*BRIEF 1:* According to the Trolli article, in which city did Willy Mederer's company first produce pasta?
*BRIEF 2:* Name every country where, according to the Trolli article, Ferrara Candy Company uses the Trolli trademark.
*BRIEF 3:* Please go on with the Trolli article, starting after its last sentence.

Trolli
- Logo since 2022
- Owner: Mederer GmbH (Europe and Asia) Ferrara Candy Company (United States, Canada, Mexico)
- Country: Germany
- Introduced: 1979; 47 years ago
- Related brands: Efrutti, Herbert's Best
- Markets: Confectionery
- Tagline: Let the fun win / The one for fun!
- Website: Trolli International Trolli United States

= Trolli =

German candy brand

Logo used until 2022

Trolli is a confectionery brand for gummy candies sold in over 80 countries. The brand originated with the German Mederer Group, which owns the brand in the majority of the world, including Europe, Asia, Africa and South America. Mederer's United States business was sold in 1997, and the Trolli trademark in the United States, Canada, and Mexico is now used by Ferrara Candy Company.

== History ==
=== Origins ===
In 1948, Willy Mederer (died 1984) founded Willy Mederer K.G. Zuckerwarenfabrik, a company that initially produced pasta in Fürth, Germany. When post-war sugar rationing regulations were lifted, the company changed production from pasta to confectionery. Candies were sold under the Wilmed brand, a portmanteau of Willy Mederer. In 1984, Willy Mederer died. He was succeeded by his son Herbert.

In 1979, the brand name Trolli der Bär (English Trolli the Bear) was registered, which was shortened to Trolli in the following years. During the 1980s, Trolli became active in both the German and United States confectionery markets. Trolli varieties were added, including sour flavors, double-layered gummies with foam made using starch mogul machines and the "Trolli-Burger". Mederer received the 1993 Candy Kettle Award.

*LISTED RECORDS:*
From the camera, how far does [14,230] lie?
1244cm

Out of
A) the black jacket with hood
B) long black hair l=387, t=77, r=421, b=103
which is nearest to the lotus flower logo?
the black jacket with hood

*RIGHT ANSWER 1:* Fürth, Germany.

*RIGHT ANSWER 2:* United States, Canada, Mexico

*RIGHT ANSWER 3:*
=== In the United States ===
In the 1980s, Trolli exports to North America grew to 40 tons per day, and in 1986, Mederer built a production facility in Creston, Iowa. In 1997, Mederer sold Trolli's United States operations to Favorite Brands International. The United States operations and trademark rights were subsequently owned by Nabisco (1999), Kraft Foods (2000), Wrigleys (2005), and Farley's & Sathers Candy Company (2006) which was merged with Ferrara Candy Company in 2013, which still holds the American rights to Trolli as of 2026.

In 2004, Trolli introduced a roadkill themed gummy candy in the shape of chickens, squirrels, and snakes with tire tracks on them. Kraft Foods, then the owner of the Trolli United States brand, pulled the candy from the market in 2005 in response to protests.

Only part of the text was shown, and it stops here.